◆ Given request ◆
Write out the items below word for word, starting with the line that contains "Is point 372,171" and going on through the end of the items, with both ends included. Leave the pictures out of your copy.

◆ Information provided ◆

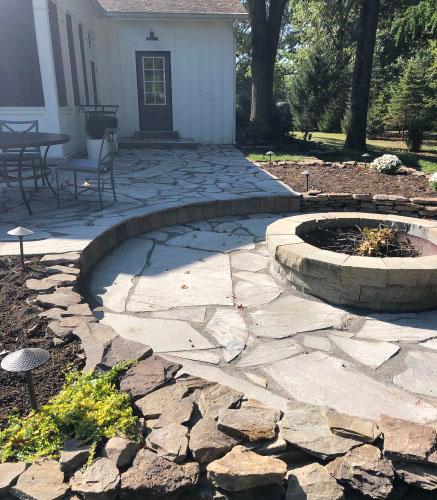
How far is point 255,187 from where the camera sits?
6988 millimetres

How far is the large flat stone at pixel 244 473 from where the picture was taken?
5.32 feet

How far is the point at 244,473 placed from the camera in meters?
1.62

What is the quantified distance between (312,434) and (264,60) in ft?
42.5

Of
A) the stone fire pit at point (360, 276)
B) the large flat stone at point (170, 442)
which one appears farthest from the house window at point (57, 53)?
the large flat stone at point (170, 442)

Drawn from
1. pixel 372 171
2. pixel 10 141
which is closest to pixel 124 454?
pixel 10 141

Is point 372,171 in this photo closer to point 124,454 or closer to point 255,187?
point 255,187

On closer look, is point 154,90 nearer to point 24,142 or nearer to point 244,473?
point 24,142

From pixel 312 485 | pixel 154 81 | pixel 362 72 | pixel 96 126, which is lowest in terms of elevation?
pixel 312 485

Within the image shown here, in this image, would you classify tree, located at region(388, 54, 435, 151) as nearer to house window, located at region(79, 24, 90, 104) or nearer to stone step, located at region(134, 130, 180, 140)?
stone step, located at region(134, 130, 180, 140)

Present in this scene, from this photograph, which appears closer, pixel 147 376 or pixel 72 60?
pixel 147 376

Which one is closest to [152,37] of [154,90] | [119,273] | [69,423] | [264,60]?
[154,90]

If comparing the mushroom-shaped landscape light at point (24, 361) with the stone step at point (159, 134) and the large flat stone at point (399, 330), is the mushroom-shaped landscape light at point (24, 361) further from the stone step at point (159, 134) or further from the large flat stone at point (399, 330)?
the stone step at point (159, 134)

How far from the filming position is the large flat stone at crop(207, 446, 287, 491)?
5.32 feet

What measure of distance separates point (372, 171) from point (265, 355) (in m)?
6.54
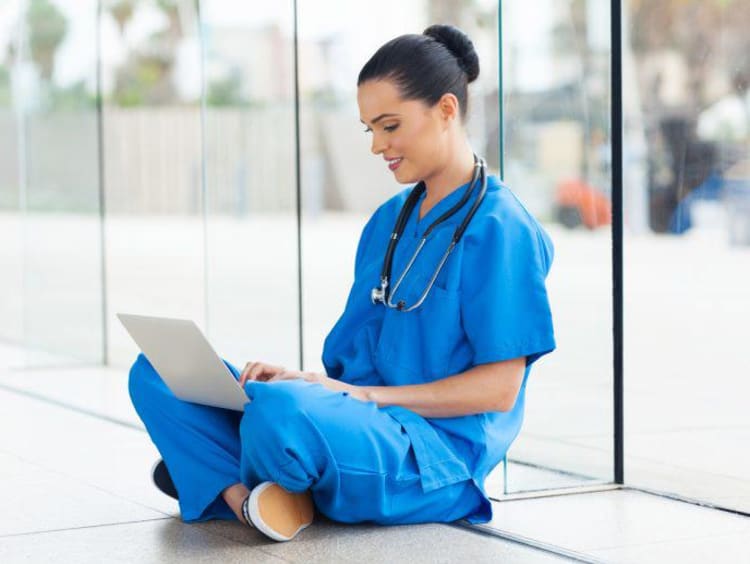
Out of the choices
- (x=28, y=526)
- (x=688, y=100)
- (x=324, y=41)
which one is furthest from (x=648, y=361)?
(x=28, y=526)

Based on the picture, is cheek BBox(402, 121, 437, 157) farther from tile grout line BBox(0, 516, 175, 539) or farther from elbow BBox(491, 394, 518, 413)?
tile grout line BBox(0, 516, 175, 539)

◆ Full output ◆
Is point 372,171 in this photo closer to point 124,454 or closer to point 255,187?
point 255,187

On closer look, is point 154,90 nearer to point 24,142 or nearer to point 244,473?
point 24,142

From pixel 312 485 | pixel 154 81 | pixel 362 72 | pixel 96 126, which is lowest in terms of elevation?
pixel 312 485

Within the image shown here, in this image, would you classify tree, located at region(388, 54, 435, 151) as nearer to house window, located at region(79, 24, 90, 104) or nearer to stone step, located at region(134, 130, 180, 140)?
stone step, located at region(134, 130, 180, 140)

Present in this scene, from this photograph, which appears closer, pixel 147 376 or pixel 72 60?
pixel 147 376

Which one is closest to [152,37] of [154,90] | [119,273] | [69,423] | [264,60]?
[154,90]

If comparing the mushroom-shaped landscape light at point (24, 361) with the stone step at point (159, 134) and the large flat stone at point (399, 330), is the mushroom-shaped landscape light at point (24, 361) further from the stone step at point (159, 134) or further from the large flat stone at point (399, 330)?
the stone step at point (159, 134)

How far from the filming position is the large flat stone at crop(207, 446, 287, 491)?
5.32 feet

What measure of distance separates point (372, 171) from point (265, 355) (in m)?
6.54
Out of the choices
- (x=28, y=526)
- (x=688, y=100)
- (x=324, y=41)
which one is furthest from (x=648, y=361)?
(x=28, y=526)

Based on the picture, is cheek BBox(402, 121, 437, 157) farther from tile grout line BBox(0, 516, 175, 539) or farther from elbow BBox(491, 394, 518, 413)?
tile grout line BBox(0, 516, 175, 539)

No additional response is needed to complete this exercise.